World 101: Antiquities

The Destruction of Antiquities and Art as Cultural Heritage


Co-hosts Sandra Svoboda and Saeed Khan are joined by a panel of guests including Wayne State University Associate Professor of Classical Languages, Literature, and Cultures Jennifer Sheridan Moss, Wayne State University Professor of Art and Art History Jefferey Abt and Curator of Near Eastern Archaeology in the Museum of Anthropological Archaeology and Professor at the University of Michigan’s department of Anthropology Henry Wright to discuss the destruction of ancient art and museums in the ongoing struggle in the middle east.

ISIS and the fighting in the middle east has already led to the destruction of many historical sites and locations, but a new video surfaced showing the militants directly destroying the statues and larger works of art in a captured museum. “cultural heritage belongs to all of us,” states Moss. The panel notes that the destruction of these artifacts is sorrowful because it removes visual and cultural history from the human record because these works cannot be truly recreated or replaced even with modern technology.

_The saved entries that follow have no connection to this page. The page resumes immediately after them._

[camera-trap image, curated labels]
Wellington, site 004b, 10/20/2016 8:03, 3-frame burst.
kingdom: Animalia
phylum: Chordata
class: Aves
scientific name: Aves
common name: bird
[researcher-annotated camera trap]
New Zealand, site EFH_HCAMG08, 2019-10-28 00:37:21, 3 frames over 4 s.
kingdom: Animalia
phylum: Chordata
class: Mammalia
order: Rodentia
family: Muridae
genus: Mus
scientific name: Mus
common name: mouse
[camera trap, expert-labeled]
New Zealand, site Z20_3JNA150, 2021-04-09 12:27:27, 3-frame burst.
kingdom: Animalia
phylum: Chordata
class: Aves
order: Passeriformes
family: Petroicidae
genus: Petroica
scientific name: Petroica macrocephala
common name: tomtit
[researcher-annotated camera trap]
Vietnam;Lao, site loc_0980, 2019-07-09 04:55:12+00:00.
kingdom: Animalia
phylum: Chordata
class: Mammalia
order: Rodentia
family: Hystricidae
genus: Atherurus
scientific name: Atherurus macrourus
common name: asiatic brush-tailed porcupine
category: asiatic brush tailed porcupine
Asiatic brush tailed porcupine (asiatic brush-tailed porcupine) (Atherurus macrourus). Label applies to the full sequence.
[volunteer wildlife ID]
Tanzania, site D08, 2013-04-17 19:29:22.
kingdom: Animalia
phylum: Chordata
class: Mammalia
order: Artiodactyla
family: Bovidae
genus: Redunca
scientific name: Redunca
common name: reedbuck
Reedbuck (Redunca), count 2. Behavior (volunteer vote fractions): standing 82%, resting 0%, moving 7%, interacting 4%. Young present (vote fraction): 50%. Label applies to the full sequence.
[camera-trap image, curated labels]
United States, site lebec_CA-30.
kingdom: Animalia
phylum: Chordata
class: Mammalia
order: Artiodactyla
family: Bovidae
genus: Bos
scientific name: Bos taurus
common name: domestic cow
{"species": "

Moss brings up that it isn’t just plain vandalism though. These antiquities are invaluable as far as monetary and cultural values go, but their importance goes beyond those because they also represent cultures and societies that have had an influence on a major part of the shared human history.  ISIS is targeting monuments and achievements of an ancient society because it represents the people who made them. In a way they’re directly attacking a time and people from the past and whitewashing cultural values and proof of historical societies.

They also touch upon the role of governments and the rightful place of artifacts, noting that in some situations the destruction is a price for progress while at other times governments are able to preserve artifacts by removing them. Abt mentions that “when these objects are taken out of their context it simply not the same, you have to see the landscape and see how they resided.” Museums offer a learning experience and make artifacts accessible to a more general audience by removing the art from its original context and environment, but on the other hand they also can save artifacts from being destroyed by their natural environments and keep them in tact for future study. Surely finding a way to both protect and preserve but also exhibit the history of these artifacts will always be a struggle for art historians as well as museums.